[TASK]:
Can you write out, word for word, the data below from the line that contains "How far from" through the line that contains "3.33 meters", including both of those lines?

[SOURCE DATA]:
————
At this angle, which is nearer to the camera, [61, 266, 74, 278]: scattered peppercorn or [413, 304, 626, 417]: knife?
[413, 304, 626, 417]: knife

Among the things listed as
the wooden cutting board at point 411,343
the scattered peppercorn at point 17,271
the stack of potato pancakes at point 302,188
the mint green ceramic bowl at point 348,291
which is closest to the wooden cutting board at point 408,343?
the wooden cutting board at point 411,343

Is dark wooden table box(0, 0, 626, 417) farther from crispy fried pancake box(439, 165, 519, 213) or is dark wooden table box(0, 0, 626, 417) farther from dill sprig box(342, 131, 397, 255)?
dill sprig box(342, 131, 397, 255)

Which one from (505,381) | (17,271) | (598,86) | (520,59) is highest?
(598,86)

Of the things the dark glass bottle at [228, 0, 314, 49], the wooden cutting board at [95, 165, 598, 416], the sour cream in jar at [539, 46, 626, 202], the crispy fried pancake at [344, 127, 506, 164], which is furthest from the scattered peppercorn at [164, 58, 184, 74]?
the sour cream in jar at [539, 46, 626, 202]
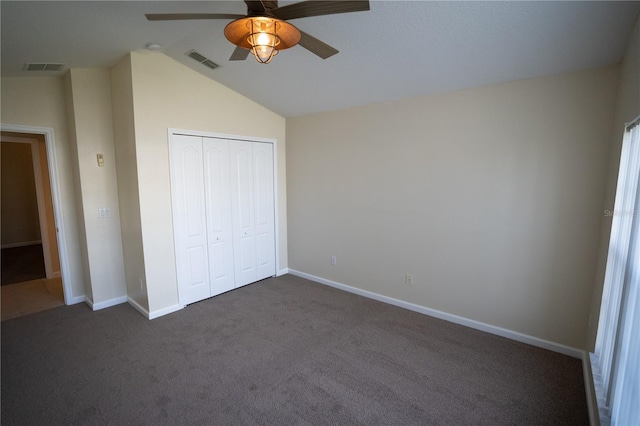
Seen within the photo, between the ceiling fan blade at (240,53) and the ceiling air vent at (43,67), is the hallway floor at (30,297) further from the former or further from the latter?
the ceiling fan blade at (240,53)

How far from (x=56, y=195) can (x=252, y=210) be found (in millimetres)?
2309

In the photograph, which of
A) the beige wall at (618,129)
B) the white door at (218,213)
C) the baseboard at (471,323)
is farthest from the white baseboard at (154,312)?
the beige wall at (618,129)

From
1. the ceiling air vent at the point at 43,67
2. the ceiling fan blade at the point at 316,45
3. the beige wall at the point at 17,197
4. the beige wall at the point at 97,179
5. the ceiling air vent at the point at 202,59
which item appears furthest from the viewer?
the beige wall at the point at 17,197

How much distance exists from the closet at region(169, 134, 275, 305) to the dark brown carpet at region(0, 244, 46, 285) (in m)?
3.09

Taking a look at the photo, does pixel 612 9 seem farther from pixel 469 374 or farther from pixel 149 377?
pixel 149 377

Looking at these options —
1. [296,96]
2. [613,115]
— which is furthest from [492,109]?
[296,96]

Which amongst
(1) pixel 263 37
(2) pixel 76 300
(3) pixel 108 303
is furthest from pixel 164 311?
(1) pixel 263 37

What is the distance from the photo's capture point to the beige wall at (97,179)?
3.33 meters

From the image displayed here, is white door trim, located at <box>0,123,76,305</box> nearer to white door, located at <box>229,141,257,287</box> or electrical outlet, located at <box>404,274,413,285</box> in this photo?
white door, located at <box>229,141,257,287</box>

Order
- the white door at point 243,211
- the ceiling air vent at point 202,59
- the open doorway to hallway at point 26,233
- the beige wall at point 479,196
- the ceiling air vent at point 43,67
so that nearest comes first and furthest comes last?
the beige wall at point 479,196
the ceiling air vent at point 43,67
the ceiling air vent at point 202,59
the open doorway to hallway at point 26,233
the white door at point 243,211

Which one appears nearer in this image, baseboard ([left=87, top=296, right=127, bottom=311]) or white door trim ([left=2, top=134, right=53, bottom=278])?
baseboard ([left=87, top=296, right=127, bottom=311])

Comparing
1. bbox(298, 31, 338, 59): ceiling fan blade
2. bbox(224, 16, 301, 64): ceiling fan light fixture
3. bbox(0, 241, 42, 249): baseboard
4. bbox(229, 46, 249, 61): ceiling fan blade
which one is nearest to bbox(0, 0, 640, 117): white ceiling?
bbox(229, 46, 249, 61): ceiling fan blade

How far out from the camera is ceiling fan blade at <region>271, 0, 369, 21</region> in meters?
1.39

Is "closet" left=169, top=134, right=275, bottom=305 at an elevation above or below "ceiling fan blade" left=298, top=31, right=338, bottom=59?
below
————
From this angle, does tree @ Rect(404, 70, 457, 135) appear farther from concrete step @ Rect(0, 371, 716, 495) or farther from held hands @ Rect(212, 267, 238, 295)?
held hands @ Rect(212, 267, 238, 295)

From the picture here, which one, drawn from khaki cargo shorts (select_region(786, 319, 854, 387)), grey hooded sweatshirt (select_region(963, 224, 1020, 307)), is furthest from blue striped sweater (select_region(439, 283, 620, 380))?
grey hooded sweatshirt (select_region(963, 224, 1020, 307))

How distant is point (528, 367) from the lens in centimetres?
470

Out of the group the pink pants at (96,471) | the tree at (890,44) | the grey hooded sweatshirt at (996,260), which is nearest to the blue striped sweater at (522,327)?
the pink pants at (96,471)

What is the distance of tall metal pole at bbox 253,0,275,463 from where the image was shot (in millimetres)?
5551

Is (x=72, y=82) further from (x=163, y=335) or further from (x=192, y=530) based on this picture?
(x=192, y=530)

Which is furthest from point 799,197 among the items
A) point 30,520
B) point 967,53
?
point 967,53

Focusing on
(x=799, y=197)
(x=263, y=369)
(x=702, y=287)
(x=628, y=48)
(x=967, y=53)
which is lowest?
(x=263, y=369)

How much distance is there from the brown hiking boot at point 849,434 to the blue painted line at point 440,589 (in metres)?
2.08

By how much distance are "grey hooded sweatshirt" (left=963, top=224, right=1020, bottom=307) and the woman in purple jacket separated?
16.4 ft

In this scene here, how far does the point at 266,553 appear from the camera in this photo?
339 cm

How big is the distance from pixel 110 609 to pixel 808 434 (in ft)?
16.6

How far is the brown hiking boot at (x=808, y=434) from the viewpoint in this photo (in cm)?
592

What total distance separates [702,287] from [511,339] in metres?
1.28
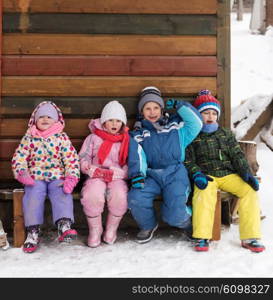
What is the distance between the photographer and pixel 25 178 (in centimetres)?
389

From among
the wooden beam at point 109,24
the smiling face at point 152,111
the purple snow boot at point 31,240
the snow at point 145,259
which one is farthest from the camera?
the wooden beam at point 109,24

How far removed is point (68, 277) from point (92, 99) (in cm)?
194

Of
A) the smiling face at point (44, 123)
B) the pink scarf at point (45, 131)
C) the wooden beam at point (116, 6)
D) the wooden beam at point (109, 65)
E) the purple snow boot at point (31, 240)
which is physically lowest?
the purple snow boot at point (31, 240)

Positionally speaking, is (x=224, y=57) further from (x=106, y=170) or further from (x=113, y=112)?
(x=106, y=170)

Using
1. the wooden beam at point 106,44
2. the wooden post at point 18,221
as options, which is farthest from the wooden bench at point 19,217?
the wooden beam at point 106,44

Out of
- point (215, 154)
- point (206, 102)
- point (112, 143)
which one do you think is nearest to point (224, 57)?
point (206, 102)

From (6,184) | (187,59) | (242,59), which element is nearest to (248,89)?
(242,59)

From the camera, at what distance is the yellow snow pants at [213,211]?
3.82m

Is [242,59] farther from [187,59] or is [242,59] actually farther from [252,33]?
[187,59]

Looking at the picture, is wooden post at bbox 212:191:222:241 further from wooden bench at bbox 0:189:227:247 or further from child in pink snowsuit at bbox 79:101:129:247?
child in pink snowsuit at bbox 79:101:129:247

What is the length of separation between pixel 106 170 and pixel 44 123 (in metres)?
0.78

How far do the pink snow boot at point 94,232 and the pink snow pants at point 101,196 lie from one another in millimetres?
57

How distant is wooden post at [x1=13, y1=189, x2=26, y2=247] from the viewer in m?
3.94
————
[EXERCISE ANSWER]:
How far from (x=56, y=195) can (x=252, y=210) be found (in millimetres)?
2309

In the photograph, which of
A) the beige wall at (618,129)
B) the white door at (218,213)
C) the baseboard at (471,323)
is farthest from the white baseboard at (154,312)?
the beige wall at (618,129)

From
1. the ceiling air vent at the point at 43,67
2. the ceiling fan blade at the point at 316,45
3. the beige wall at the point at 17,197
4. the beige wall at the point at 97,179
5. the ceiling air vent at the point at 202,59
which item appears furthest from the viewer?
the beige wall at the point at 17,197

How much distance exists from the closet at region(169, 134, 275, 305) to the dark brown carpet at region(0, 244, 46, 285) (in m)?
3.09

Taking a look at the photo, does pixel 612 9 seem farther from pixel 469 374 or farther from pixel 149 377?
pixel 149 377

Looking at these options —
1. [296,96]
2. [613,115]
— which is furthest from [492,109]?
[296,96]

Which amongst
(1) pixel 263 37
(2) pixel 76 300
(3) pixel 108 303
is furthest from pixel 164 311?
(1) pixel 263 37

What is the distance from the photo's capture point to the beige wall at (97,179)?
3.33 meters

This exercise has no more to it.